Reduce Price to Improve Revenues and Margins

CHOICE 1 OBJECTIVE: ATTRACT CUSTOMERS

CHOICE 2 ISOLATE SEGMENTS: PRODUCT SYSTEM COMPONENT SEGMENT

CHOICE 3 COMPONENT: EXTEND A DISCOUNT IN KIND

No. SIC Year Notes
1 7300 2009 Button Worldwide began offering its clients an alternative to its regular billing after a few clients requested that the Palm Beach, Fla., company cut monthly retainers for continuing work—which start around $15,000—by as much as half. Instead of a retainer, Button clients could use a pay-for-performance model where the company earns money only if it secures publicity for a client.
2 7311 2009 Business looking to cut costs generally shave their advertising and marketing budgets first. But the ad agency Smith Brothers Agency is actually growing: In 2008, its revenue grew 30%. They credit this growth on charging clients based on the company's performance. This pricing model appeals to customers seeking services with low upfront costs.
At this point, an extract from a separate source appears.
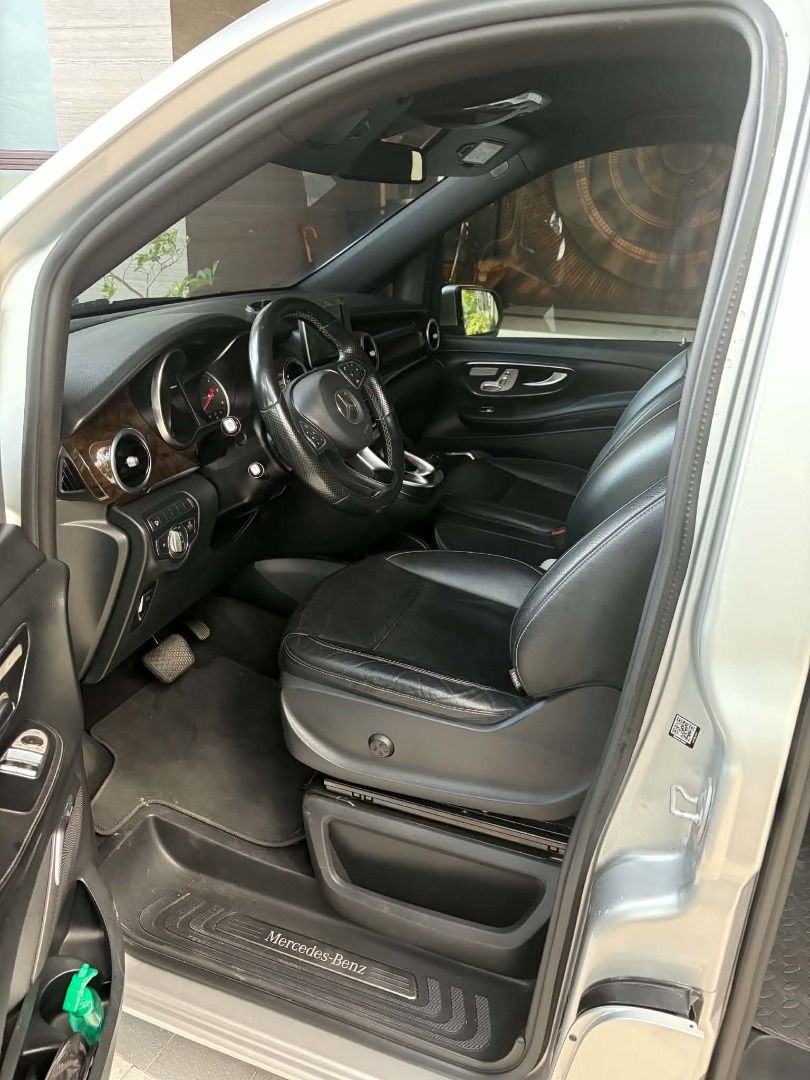 Mercedes-Benz V220d Auto (Category: Used Cars) located in Caloocan City. Submitted by bastisaur (Listing ID 1465938634, Image 2). Description: ‼️FOR SALE‼️ Model: Mercedes-Benz V220d Year: 2018 Mileage: 65,000 KM Engine: Diesel Transmission: Automatic Meet Up: Alabang Price: ₱1,200,000 NEGOTIABLE Reason for selling: Upgrading to a new vehicle. Message me for more details, photos, or to schedule a viewing.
IWPR adopted a similar strategy: it slashed its monthly retainer to $5,000 from $20,000, opting instead for a percentage of the sales it helps clients ring up. The risk is always on the vendor, so it should establish solid guidelines: sticking to familiar industries and using strict definitions of success. Also, try to control as many variables as possible, by, perhaps, using the vendor's own salespeople.